De lá para cá, os profissionais da moda, eventualmente, se inspiram nas referências egípcias, seja em tecidos, estampas, cores, formas e padrões que nos remetem ao país que, como disse o grande historiador e geógrafo grego Heródoto, “foi a grande dádiva do Nilo”. Instigado e inspirado na identidade visual egípcia ao tempo faraônico, cito pelo menos dois grandes nomes da moda contemporânea que utilizaram tais referências em suas respectivas criações. Para o resort 2023 da Balmain, Olivier Rousteing fez leitura maximalista de referências egípcias. John Galliano, na alta-costura primavera-verão 2004, chez Christian Dior, fez uma coleção, deveras conceitual, toda inspirada na cultura faraônica, bem dentro de suas habituais intensidades fashion-cenográficas. Já numa visão mais sutil, usável e até mesmo comercial, Zuhair Murad, em sua coleção alta-costura primavera-verão 2020, também se inspirou na estética que caracterizou a identidade visual egípcia, evidenciando formas, pregueados, transparências, bordados e cores que nos transportaram ao tempo dos faraós. Pela intensidade ou pela sutileza, a identidade visual egípcia, de tempos em tempos, se faz revitalizada e atualizada à moda.
E, mesmo agora, 200 anos depois da decifração dos hieróglifos e 100 anos depois da descoberta do túmulo de Tutancâmon, ainda podemos perceber, talvez, neste momento, mais involuntariamente, uma certa analogia com posturas e identidades do Antigo Egito.
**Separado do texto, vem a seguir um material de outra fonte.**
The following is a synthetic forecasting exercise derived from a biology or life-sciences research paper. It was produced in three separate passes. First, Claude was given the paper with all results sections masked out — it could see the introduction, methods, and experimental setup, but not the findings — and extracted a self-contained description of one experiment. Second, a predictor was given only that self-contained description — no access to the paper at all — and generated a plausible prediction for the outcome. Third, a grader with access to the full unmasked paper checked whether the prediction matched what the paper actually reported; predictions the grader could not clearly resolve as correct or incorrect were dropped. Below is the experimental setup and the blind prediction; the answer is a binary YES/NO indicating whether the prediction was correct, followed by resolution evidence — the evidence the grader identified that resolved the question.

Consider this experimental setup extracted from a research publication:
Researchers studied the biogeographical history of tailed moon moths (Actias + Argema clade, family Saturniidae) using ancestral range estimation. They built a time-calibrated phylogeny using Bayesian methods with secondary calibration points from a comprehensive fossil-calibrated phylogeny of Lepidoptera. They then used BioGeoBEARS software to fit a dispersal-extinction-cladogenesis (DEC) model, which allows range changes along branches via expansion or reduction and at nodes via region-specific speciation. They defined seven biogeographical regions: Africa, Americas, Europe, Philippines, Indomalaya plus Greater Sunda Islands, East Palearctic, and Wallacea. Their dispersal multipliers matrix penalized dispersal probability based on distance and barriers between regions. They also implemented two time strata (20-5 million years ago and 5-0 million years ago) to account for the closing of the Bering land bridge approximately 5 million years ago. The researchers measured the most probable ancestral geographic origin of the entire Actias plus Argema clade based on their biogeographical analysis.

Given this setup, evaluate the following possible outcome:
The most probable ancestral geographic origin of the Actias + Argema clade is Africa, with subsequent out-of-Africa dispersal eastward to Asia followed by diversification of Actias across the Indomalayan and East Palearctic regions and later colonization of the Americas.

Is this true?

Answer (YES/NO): NO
Se ao tempo faraônico os corpos eram mumificados para serem preservados para a eternidade na vida além-túmulo, hoje os diversos processos de rejuvenescimento, na tentativa de negar a inexorável passagem do tempo, podem assim ser comparados. Se no Antigo Egito deificavam animais, especialmente cães e gatos, a idolatria contemporânea a esses bichanos (principalmente nas redes sociais) se faz presente. Se ao tempo faraônico todos raspavam a cabeça para evitar a proliferação dos piolhos (uma das dez pragas que Deus mandou para o povo egípcio), o raspar a cabeça, especialmente entre os homens, é uma atitude fashion já praticada há alguns anos. Se os antigos egípcios usavam perucas para ornarem-se e amenizar a intensidade do sol do deserto sobre a cabeça, hoje também temos as perucas, além dos apliques e penteados que simulam uma grande cabeleira. Se a maquiagem era necessária a todos (especialmente a do contorno dos olhos em fuligem de carvão e unguentos vegetais) não só por questões estéticas e, também, por questões de salubridade para evitar a propagação da conjuntivite e para abrirem melhor os olhos devido à intensa luz solar refletida na clara areia do deserto, a maquiagem atual é de grande prática nas passarelas e no dia a dia, inclusive entre homens. Se a nudez não era considerada vergonhosa no Egito Faraônico, especialmente para as dançarinas e também o uso de tecidos transparentes e roupas bem justas delineando as formas do corpo eram comuns, eis que temos tais referências comportamentais e visuais na moda atual. E, para finalizar, se os hieróglifos eram um tipo de comunicação escrita em forma de desenhos, os emojis vêm cumprindo o mesmo papel na co- municação rápida e simbólica das redes sociais. Da Antiguidade à atualidade, eis que a egiptomania se faz presente.